Como reacción a estos desafíos, se han producido diversas reacciones en la última década. En el caso de Estados Unidos, la Ley FATCA (Foreign Account Tax Compliance Act) marcó un punto de inflexión al obligar a instituciones financieras extranjeras a reportar información sobre los ciudadanos estadounidenses. A nivel global, la OCDE promovió el intercambio automático de información fiscal entre países y lideró el Proyecto BEPS (Base Erosion and Profit Shifting). Por su parte, la Unión Europea desempeñó un rol destacado mediante la aprobación de la Directiva sobre Cooperación Administrativa (Directive on Administrative Co-operation in the field of Taxation, DAC) y sus sucesivas modificaciones, que han establecido un marco normativo común para el intercambio de información tributaria entre los Estados miembros. En los últimos años, cabe destacar la adopción del Pilar 2 del BEPS 2.0 en el marco de la OCDE —relativo a un impuesto mínimo global para los grupos de empresas multinacionales— que ha sido adaptado por los 27 Estados miembros de la UE a través de la Directiva 2022/2523 del Consejo de 15 de diciembre de 2022. A pesar de estos avances, las reformas fiscales internacionales han sido, en muchos casos, insuficientes o tardías, con una limitada capacidad para incrementar los ingresos públicos.

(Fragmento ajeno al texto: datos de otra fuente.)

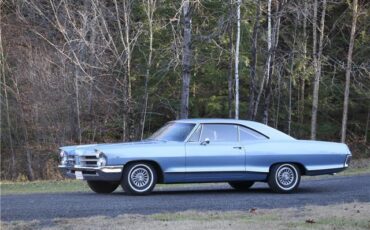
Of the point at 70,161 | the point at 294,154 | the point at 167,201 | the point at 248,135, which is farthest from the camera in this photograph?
the point at 248,135

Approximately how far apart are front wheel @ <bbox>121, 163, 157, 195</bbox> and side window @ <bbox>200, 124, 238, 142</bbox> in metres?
1.26


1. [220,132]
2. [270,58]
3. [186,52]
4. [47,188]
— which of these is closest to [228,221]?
[220,132]

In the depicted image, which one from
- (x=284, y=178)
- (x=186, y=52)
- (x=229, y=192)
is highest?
(x=186, y=52)

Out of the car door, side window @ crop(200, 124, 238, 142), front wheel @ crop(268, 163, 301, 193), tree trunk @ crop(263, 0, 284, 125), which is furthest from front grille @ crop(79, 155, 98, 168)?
tree trunk @ crop(263, 0, 284, 125)

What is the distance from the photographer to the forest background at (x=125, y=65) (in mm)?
28062

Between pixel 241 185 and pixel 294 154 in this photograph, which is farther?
pixel 241 185

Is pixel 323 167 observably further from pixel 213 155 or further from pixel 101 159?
pixel 101 159

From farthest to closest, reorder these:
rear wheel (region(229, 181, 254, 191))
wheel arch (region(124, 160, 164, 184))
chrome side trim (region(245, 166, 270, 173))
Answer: rear wheel (region(229, 181, 254, 191)) < chrome side trim (region(245, 166, 270, 173)) < wheel arch (region(124, 160, 164, 184))

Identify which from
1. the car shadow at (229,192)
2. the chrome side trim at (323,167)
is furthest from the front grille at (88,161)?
the chrome side trim at (323,167)

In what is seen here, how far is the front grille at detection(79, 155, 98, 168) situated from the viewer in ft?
42.7

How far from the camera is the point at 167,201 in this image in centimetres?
1216

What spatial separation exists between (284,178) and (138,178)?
2.89 m

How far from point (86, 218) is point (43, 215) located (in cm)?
84

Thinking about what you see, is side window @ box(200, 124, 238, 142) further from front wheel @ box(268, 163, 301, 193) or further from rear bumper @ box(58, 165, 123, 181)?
rear bumper @ box(58, 165, 123, 181)
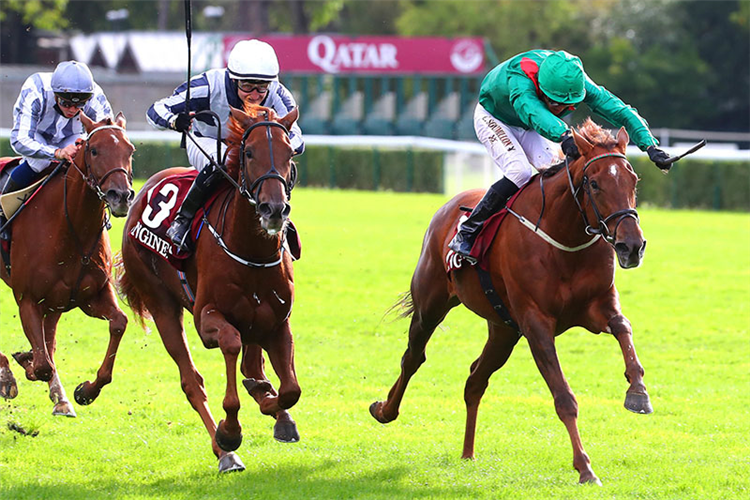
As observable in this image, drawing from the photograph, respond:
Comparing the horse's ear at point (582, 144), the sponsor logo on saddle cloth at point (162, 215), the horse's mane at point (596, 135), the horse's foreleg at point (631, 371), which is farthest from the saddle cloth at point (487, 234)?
the sponsor logo on saddle cloth at point (162, 215)

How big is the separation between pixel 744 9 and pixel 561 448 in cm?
3256

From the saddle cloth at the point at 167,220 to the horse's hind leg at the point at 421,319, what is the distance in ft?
3.02

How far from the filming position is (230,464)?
5426 millimetres

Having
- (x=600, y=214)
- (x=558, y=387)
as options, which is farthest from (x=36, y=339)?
(x=600, y=214)

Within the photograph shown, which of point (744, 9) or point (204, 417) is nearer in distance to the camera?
point (204, 417)

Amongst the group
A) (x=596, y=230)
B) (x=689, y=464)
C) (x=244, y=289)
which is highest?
(x=596, y=230)

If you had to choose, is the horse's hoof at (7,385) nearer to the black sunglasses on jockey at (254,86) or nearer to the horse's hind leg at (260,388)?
the horse's hind leg at (260,388)

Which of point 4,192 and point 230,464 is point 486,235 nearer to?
point 230,464

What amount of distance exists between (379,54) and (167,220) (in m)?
24.6

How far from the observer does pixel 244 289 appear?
17.3 feet

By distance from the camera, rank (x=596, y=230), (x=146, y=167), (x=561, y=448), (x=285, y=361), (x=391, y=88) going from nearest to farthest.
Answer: (x=596, y=230) → (x=285, y=361) → (x=561, y=448) → (x=146, y=167) → (x=391, y=88)

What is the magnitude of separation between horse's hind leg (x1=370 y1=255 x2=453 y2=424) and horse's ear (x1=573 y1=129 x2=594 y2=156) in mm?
1419

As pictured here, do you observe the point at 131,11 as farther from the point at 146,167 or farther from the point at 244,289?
the point at 244,289

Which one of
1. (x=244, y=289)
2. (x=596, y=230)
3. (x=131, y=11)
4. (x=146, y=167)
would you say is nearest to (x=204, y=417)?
(x=244, y=289)
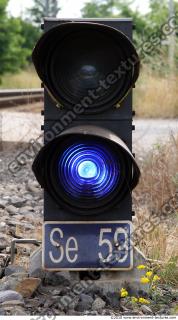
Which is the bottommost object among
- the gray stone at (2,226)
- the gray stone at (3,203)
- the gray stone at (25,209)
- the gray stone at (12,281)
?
the gray stone at (12,281)

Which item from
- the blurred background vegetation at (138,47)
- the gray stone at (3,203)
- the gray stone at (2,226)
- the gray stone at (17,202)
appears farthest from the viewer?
the blurred background vegetation at (138,47)

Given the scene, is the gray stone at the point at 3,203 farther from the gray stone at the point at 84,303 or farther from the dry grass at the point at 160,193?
the gray stone at the point at 84,303

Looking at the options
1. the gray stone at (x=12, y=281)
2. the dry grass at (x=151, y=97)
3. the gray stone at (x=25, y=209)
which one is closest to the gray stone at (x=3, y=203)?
the gray stone at (x=25, y=209)

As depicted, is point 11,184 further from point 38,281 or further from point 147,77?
point 147,77

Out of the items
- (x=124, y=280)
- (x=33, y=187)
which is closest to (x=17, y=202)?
(x=33, y=187)

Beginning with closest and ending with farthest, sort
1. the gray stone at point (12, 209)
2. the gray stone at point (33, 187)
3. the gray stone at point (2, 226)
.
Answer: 1. the gray stone at point (2, 226)
2. the gray stone at point (12, 209)
3. the gray stone at point (33, 187)

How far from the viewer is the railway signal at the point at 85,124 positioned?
3787mm

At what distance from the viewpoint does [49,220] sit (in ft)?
13.0

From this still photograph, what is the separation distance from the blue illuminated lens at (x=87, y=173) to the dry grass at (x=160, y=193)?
126 cm

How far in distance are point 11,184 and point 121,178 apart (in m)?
4.88

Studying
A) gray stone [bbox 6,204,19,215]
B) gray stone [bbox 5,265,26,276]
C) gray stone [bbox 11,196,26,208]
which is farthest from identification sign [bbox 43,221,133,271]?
gray stone [bbox 11,196,26,208]

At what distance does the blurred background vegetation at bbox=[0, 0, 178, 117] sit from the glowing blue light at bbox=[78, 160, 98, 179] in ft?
3.17

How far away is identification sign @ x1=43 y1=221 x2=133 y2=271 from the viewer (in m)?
3.96

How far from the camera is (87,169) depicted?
387 cm
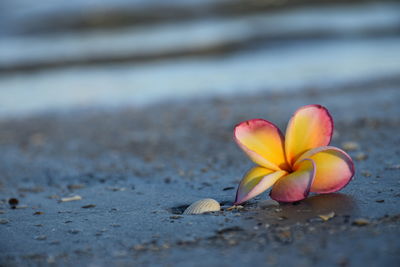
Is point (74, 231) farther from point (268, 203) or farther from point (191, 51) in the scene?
point (191, 51)

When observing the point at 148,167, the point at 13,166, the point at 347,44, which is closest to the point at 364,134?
the point at 148,167

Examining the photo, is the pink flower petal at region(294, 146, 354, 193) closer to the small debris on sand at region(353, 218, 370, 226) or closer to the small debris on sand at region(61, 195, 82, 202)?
the small debris on sand at region(353, 218, 370, 226)

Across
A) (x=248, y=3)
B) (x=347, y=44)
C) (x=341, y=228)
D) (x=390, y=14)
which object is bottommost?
(x=341, y=228)

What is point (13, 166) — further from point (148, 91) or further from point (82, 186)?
point (148, 91)

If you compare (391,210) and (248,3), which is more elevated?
(248,3)

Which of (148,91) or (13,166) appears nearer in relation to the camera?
(13,166)

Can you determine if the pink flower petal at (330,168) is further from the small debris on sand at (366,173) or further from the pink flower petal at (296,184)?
the small debris on sand at (366,173)
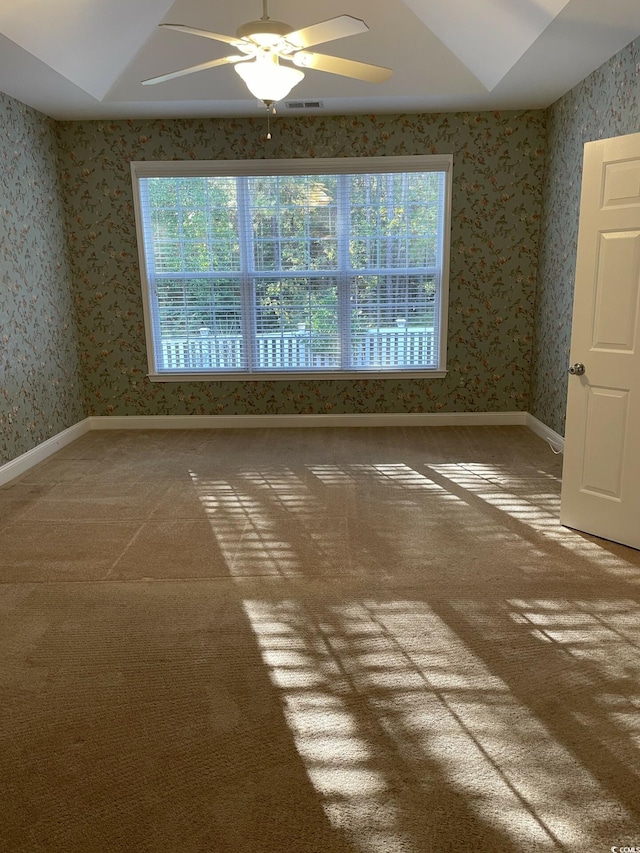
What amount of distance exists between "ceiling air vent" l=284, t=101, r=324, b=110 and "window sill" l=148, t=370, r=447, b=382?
2.21 meters

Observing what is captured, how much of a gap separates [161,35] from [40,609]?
3.95 metres

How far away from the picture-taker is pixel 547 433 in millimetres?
5363

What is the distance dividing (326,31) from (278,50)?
25cm

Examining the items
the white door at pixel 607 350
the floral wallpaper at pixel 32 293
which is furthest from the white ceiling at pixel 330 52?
the white door at pixel 607 350

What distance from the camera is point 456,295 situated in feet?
18.7

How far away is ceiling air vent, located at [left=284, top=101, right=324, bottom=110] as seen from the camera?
4969 mm

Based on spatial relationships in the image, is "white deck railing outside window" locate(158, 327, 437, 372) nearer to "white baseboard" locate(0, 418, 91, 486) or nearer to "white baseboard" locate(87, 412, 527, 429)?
"white baseboard" locate(87, 412, 527, 429)

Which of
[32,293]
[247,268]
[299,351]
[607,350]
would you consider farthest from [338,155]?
[607,350]

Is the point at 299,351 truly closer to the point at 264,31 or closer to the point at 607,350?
the point at 607,350

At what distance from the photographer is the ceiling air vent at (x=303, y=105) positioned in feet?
16.3

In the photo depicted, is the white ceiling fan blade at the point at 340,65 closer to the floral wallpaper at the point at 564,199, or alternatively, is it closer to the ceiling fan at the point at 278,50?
the ceiling fan at the point at 278,50

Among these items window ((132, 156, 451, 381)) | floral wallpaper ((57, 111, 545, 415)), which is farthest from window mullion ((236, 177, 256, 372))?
floral wallpaper ((57, 111, 545, 415))

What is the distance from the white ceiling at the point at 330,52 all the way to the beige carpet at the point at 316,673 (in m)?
2.76

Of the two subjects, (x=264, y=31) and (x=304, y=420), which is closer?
(x=264, y=31)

En el contexto actual, ciertos factores han puesto en crisis la globalización, entre los que destacan eventos como el Brexit, las guerras comerciales, el surgimiento de conflictos regionales, las restricciones migratorias y la pandemia de COVID-19. Todos ellos han desencadenado una reconfiguración del orden económico internacional caracterizado por mayores controles comerciales y financieros.

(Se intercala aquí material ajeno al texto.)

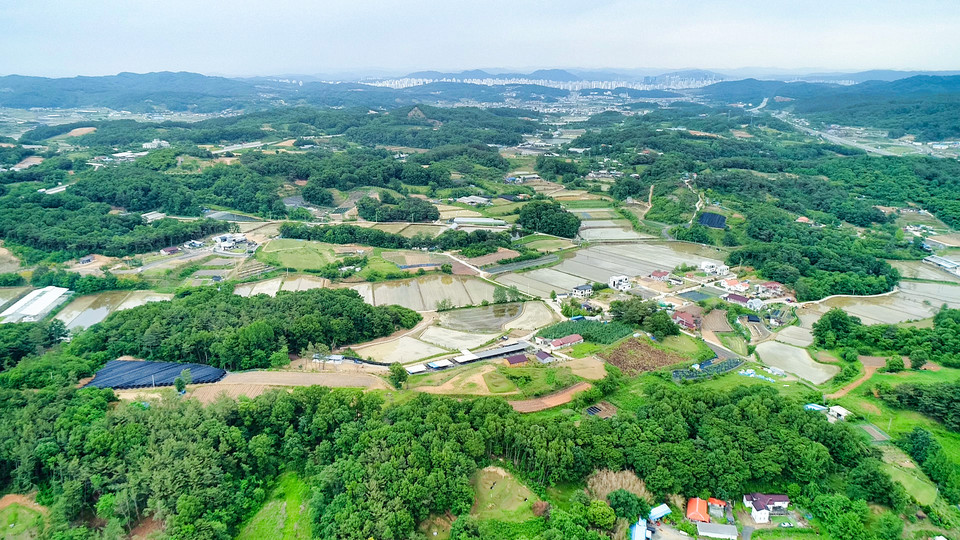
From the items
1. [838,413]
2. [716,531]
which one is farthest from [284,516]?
[838,413]

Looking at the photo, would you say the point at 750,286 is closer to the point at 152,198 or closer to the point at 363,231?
the point at 363,231

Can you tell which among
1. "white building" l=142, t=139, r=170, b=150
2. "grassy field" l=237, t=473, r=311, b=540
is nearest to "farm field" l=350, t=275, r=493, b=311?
"grassy field" l=237, t=473, r=311, b=540

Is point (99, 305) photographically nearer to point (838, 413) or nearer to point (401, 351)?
point (401, 351)

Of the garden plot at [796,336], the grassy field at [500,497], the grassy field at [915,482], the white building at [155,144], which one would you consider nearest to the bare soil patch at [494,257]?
the garden plot at [796,336]

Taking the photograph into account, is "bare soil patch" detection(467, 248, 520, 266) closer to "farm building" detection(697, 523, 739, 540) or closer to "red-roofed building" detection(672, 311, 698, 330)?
"red-roofed building" detection(672, 311, 698, 330)

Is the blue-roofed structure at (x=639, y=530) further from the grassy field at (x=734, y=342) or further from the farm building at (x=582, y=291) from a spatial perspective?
the farm building at (x=582, y=291)

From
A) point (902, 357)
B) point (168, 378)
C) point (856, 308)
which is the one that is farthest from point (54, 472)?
point (856, 308)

Este contexto puede llevar a la relocalización de las cadenas productivas, impulsada tanto por motivos económicos como estratégicos, lo que permitiría a los países ejercer una fiscalización más efectiva sobre las actividades empresariales. En paralelo, el uso combinado de mecanismos como la tributación basada en la ciudadanía, los controles de capital y los acuerdos de intercambio automático de información reduce considerablemente las posibilidades de evasión por parte de individuos de altos patrimonios, lo que limitará las condiciones estructurales que habían puesto en crisis el modelo fiscal de los países desarrollados. Asimismo, para garantizar este proceso de transición, sería interesante el fortalecimiento de la recaudación mediante la imposición directa, con la mejora progresiva del IVA y los mecanismos de imposición y recaudación a nivel de la Unión Europea.

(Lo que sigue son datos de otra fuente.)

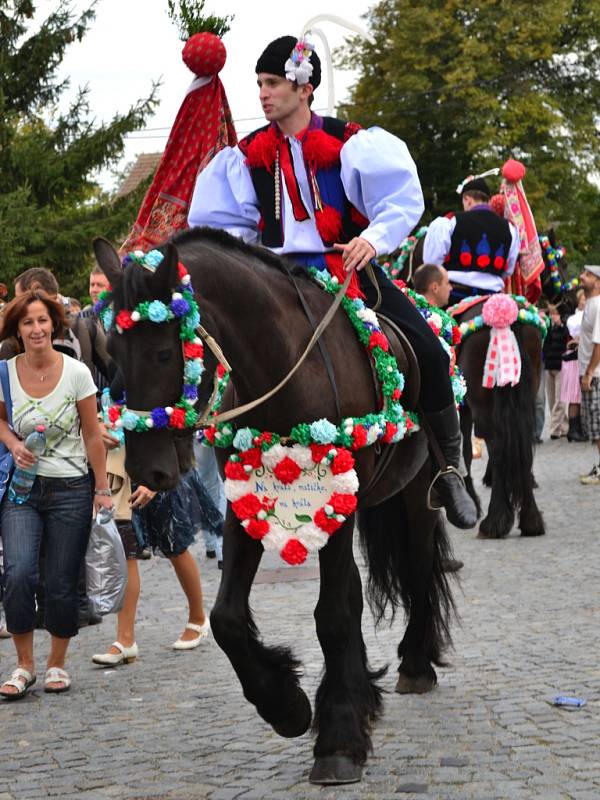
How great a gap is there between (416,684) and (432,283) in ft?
14.3

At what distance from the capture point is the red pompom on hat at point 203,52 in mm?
6234

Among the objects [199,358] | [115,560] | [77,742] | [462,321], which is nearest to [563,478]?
[462,321]

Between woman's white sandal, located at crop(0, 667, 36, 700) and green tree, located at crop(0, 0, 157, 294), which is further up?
green tree, located at crop(0, 0, 157, 294)

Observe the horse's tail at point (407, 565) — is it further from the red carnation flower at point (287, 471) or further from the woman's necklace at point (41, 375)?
the woman's necklace at point (41, 375)

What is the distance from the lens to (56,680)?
7.27m

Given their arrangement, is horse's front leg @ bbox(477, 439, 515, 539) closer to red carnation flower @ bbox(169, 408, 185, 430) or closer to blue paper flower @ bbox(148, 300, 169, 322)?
red carnation flower @ bbox(169, 408, 185, 430)

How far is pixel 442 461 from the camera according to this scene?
21.7 ft

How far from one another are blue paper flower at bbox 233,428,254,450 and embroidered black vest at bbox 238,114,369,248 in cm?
98

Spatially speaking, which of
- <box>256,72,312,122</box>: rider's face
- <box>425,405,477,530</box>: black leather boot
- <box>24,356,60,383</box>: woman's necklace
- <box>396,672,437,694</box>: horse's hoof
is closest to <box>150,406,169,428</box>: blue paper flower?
<box>256,72,312,122</box>: rider's face

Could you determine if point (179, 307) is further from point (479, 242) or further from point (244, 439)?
point (479, 242)

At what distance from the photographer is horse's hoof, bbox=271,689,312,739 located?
5590 mm

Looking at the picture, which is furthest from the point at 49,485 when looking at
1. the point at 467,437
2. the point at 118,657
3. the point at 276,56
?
the point at 467,437

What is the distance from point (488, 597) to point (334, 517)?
3.97m

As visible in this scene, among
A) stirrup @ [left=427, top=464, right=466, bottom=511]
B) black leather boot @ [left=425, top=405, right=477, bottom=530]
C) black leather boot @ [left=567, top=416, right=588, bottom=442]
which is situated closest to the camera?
black leather boot @ [left=425, top=405, right=477, bottom=530]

Si bien la crisis actual de la globalización supone un reto geopolítico, este ofrece una oportunidad única para reconfigurar la política fiscal y el sistema de gasto público. Así, la Unión Europea y el marco normativo común, más allá de las debilidades existentes y las limitaciones del proceso de integración europea, pueden servir para articular un nuevo marco fiscal que permita hacer frente a los retos económicos globales, la crisis de deuda pública y la reconfiguración del estado del bienestar.